● EXERCISE REQUIREMENTS
Can you reproduce all of the data below word for word, without changing anything?

[Source data]
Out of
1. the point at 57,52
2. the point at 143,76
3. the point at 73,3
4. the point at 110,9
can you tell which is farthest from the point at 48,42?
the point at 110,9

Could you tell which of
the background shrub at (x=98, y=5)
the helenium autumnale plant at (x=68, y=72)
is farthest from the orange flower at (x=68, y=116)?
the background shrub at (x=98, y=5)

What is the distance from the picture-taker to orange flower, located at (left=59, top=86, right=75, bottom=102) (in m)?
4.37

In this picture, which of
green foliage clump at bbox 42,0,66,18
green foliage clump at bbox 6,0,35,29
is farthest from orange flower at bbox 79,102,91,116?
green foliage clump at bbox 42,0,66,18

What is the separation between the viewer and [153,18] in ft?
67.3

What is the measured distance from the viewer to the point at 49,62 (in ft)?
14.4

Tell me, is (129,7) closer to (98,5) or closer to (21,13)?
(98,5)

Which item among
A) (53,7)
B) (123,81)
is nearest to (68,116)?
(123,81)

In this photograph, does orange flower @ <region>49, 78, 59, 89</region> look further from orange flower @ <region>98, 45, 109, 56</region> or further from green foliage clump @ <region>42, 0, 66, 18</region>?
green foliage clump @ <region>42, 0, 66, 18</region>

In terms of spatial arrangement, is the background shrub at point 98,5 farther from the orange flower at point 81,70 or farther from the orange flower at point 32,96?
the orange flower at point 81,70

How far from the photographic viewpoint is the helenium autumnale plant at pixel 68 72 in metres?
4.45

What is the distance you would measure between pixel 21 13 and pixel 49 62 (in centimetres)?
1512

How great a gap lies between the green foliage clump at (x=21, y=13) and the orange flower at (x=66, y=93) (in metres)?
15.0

● EXERCISE OUTPUT
Out of
1. the point at 57,52
2. the point at 143,76
3. the point at 73,3
4. the point at 110,9
can you tell which is farthest from the point at 48,42?
the point at 110,9

Could you tell which of
the background shrub at (x=98, y=5)
the helenium autumnale plant at (x=68, y=72)
is farthest from the orange flower at (x=68, y=116)?
the background shrub at (x=98, y=5)

What is the distance from the picture-taker to orange flower, located at (left=59, top=86, right=75, bottom=102) (in m)?
4.37

In this picture, which of
green foliage clump at bbox 42,0,66,18
green foliage clump at bbox 6,0,35,29
is farthest from orange flower at bbox 79,102,91,116?
green foliage clump at bbox 42,0,66,18

What is the separation between the viewer and [153,18] in ft?
67.3

What is the measured distance from the viewer to the point at 49,62 (in ft)?
14.4

Tell me, is (129,7) closer to (98,5) or closer to (21,13)?
(98,5)

Which item among
A) (53,7)
B) (123,81)
is nearest to (68,116)?
(123,81)

In this photograph, does orange flower @ <region>49, 78, 59, 89</region> look further from orange flower @ <region>98, 45, 109, 56</region> or further from green foliage clump @ <region>42, 0, 66, 18</region>?
green foliage clump @ <region>42, 0, 66, 18</region>

In terms of spatial arrangement, is the background shrub at point 98,5 farther from the orange flower at point 81,70 or farther from the orange flower at point 32,96?
the orange flower at point 81,70

How far from the photographic viewpoint is the helenium autumnale plant at pixel 68 72 in metres?
4.45

What is the distance you would measure between pixel 21 13 and pixel 49 62 (in centimetres)?
1512

How great a gap lies between the green foliage clump at (x=21, y=13) and the orange flower at (x=66, y=93) (in metres)?
15.0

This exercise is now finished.